Older people who help and support others live longer, found a multinational study. And grandparents who care for their grandchildren on average live longer than grandparents who do not.

The study was conducted by researchers from the University of Basel, Edith Cowan University, the University of Western Australia, the Humboldt University of Berlin, and the Max Planck Institute for Human Development in Berlin.

Older people who help and support others are also doing themselves a favour. An international research team has found that grandparents who care for their grandchildren on average live longer than grandparents who do not.

The researchers conducted survival analyses of over 500 people aged between 70 and 103 years, drawing on data from the Berlin Aging Study collected between 1990 and 2009.

In contrast to most previous studies on the topic, the researchers deliberately did not include grandparents who were primary or custodial caregivers. Instead, they compared grandparents who provided occasional childcare with grandparents who did not, as well as with older adults who did not have children or grandchildren but who provided care for others in their social network.

The results of their analyses show that this kind of caregiving can have a positive effect on the mortality of the carers. Half of the grandparents who took care of their grandchildren were still alive about ten years after the first interview in 1990. The same applied to participants who did not have grandchildren, but who supported their children – for example, by helping with housework. In contrast, about half of those who did not help others died within five years.

Supplied entries:
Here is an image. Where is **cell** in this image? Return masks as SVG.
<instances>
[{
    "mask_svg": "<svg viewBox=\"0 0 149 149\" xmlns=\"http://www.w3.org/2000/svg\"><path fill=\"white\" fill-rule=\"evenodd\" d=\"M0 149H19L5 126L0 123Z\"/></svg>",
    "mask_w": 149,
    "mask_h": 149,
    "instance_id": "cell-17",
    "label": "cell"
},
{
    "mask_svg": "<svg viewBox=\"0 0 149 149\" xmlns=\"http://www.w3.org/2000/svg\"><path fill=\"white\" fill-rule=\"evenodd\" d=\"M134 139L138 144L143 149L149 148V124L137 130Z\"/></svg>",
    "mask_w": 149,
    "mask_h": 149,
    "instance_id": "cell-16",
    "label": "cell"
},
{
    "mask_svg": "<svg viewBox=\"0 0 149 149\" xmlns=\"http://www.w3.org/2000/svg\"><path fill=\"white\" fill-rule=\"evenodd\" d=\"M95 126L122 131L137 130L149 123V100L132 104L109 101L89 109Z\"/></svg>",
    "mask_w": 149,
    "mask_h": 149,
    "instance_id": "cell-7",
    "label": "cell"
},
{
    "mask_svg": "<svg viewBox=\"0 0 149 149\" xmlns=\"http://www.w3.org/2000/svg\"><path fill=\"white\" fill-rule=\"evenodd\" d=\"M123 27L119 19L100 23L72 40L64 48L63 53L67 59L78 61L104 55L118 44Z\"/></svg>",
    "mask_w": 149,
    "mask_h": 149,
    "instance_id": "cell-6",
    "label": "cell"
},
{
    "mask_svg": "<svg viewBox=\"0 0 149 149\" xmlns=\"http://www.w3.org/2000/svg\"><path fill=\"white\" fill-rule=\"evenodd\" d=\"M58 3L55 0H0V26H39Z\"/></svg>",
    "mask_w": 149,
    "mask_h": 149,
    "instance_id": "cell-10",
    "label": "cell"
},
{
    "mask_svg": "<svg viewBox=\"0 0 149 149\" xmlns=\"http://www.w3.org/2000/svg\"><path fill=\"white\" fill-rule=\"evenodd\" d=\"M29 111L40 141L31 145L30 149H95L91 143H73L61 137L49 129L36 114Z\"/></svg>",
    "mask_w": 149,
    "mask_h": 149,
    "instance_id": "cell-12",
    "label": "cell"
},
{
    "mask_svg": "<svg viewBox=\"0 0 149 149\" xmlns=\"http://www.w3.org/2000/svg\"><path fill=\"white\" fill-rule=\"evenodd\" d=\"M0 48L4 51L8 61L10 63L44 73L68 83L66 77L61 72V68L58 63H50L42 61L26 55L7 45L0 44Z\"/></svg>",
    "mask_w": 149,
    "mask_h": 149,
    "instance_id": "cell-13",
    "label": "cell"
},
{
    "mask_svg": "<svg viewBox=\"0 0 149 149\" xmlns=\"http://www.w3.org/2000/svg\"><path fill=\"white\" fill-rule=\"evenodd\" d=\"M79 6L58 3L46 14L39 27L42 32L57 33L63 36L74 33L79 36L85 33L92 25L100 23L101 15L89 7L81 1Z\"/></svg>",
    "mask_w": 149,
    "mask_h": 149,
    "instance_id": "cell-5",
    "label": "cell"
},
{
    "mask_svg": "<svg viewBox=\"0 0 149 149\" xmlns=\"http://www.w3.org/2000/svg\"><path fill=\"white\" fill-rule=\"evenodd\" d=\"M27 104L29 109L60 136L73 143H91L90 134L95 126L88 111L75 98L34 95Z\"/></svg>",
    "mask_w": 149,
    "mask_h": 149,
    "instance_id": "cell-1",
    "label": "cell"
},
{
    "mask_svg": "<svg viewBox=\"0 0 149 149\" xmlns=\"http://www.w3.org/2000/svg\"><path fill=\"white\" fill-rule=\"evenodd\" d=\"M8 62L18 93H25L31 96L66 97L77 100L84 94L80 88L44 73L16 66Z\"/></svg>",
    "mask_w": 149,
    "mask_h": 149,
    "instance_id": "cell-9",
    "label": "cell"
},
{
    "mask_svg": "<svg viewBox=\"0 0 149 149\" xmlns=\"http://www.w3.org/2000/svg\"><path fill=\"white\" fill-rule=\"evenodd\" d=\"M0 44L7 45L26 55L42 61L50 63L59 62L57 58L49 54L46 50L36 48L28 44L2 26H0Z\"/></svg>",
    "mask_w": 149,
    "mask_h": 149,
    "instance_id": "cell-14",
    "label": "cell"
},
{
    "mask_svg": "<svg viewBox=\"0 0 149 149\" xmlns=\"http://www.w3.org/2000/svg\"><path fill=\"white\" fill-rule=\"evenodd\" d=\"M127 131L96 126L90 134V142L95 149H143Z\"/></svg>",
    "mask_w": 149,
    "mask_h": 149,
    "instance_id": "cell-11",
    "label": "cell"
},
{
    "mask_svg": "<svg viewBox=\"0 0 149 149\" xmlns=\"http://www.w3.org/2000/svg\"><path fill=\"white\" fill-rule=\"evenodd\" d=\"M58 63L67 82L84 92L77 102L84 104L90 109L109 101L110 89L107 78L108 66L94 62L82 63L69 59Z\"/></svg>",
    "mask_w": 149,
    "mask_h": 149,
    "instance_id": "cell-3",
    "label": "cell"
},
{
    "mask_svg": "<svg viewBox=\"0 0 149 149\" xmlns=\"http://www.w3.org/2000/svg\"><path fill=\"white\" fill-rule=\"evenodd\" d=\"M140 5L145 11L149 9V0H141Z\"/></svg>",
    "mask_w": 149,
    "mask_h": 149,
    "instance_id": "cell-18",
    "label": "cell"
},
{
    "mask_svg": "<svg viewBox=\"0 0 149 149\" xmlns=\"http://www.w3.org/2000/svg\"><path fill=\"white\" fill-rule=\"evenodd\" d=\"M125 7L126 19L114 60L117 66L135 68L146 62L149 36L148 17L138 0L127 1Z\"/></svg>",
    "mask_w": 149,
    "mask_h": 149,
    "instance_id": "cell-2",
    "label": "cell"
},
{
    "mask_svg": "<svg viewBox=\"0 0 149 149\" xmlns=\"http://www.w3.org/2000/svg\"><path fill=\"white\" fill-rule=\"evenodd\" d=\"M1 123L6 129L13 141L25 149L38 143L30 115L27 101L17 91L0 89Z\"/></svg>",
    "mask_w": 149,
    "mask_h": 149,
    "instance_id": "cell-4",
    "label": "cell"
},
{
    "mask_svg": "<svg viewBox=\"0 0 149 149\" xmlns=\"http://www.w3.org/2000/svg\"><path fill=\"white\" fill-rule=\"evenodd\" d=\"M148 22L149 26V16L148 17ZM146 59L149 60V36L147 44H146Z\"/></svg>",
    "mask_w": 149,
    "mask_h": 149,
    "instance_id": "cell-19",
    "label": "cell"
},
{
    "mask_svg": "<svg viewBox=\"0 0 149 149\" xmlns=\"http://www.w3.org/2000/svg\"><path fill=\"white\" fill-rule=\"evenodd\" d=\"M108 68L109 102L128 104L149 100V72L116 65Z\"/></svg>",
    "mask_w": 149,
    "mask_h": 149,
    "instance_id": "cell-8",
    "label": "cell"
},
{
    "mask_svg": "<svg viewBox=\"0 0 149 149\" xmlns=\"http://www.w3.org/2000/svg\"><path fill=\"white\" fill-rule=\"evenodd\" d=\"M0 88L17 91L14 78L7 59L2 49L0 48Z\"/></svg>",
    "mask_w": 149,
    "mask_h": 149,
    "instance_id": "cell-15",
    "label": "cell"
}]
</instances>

Exercises:
A: List every research institution named in the passage on grandparenting and longevity above.
B: Summarize the passage on grandparenting and longevity in two sentences.

Answers to the exercises:
A:
University of Basel
Edith Cowan University
University of Western Australia
Humboldt University of Berlin
Max Planck Institute for Human Development in Berlin

B: An international research team analyzed survival data from the Berlin Aging Study for over 500 people aged 70 to 103. It found that older people who help others, including grandparents who occasionally care for their grandchildren, live longer on average: about half of these helpers were still alive ten years after the first interview, while about half of those who did not help others died within five years.